Is de bijdrage zo spoedig mogelijk vastgesteld?
7. De rechtbank overweegt daarnaast dat verweerder op grond van artikel 3.5, eerste lid, van het Uitvoeringsbesluit in beginsel 24 maanden, nadat hij ervan in kennis is gesteld dat er een PGB is verstrekt, de tijd heeft om de periodebijdrage vast te stellen. In dit artikel staat ook dat de bijdrage zo spoedig mogelijk wordt vastgesteld. Het is de rechtbank niet gebleken dat verweerder dit niet zo spoedig mogelijk heeft gedaan. Verweerder heeft de bijdrage voor het jaar 2016 immers vastgesteld bij het primaire besluit van 7 maart 2016, nadat de gemeente hem op 12 februari 2016 had geïnformeerd dat eiseres een PGB heeft ontvangen in periode 1 van het zorgjaar 2016. Verweerder heeft de bijdrage dus vastgesteld binnen één maand nadat hij van de verstrekking van het PGB in kennis was gesteld. Dat na afloop van het zorgjaar nog – binnen de genoemde 24 maanden – een definitieve vaststelling kan plaatsvinden, zoals voor het zorgjaar 2015 is gebeurd, doet hier niet aan af, hoe vervelend dit financieel gezien ook voor eiseres kan zijn.

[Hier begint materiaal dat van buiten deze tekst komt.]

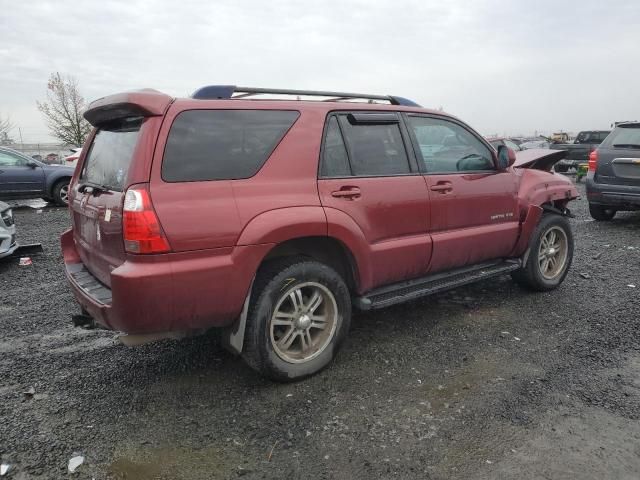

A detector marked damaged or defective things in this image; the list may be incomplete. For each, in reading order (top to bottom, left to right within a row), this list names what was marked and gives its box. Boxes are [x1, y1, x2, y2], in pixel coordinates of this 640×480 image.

Mocht verweerder de door de belastingdienst verstrekte gegevens gebruiken?
8. De stelling dat de gegevens van de belastingdienst onrechtmatig zijn verkregen, volgt de rechtbank evenmin. Het is wettelijk bepaald – in artikel 3.3, vierde lid, van het Uitvoeringsbesluit – dat verweerder voor de vaststelling van de bijdrage gebruik kan en moet maken van door de belastingdienst verstrekte inkomensgegevens. De rechtbank ziet bovendien geen aanleiding te twijfelen aan verweerders mededeling dat hij werkt conform het convenant met de belastingdienst, dat het convenant regelmatig wordt vernieuwd en dat de meest recente versie van 15 december 2016 is.
9. Het beroep is ongegrond en de rechtbank ziet daarom geen aanleiding voor een vergoeding van de door eiseres gemaakte proceskosten.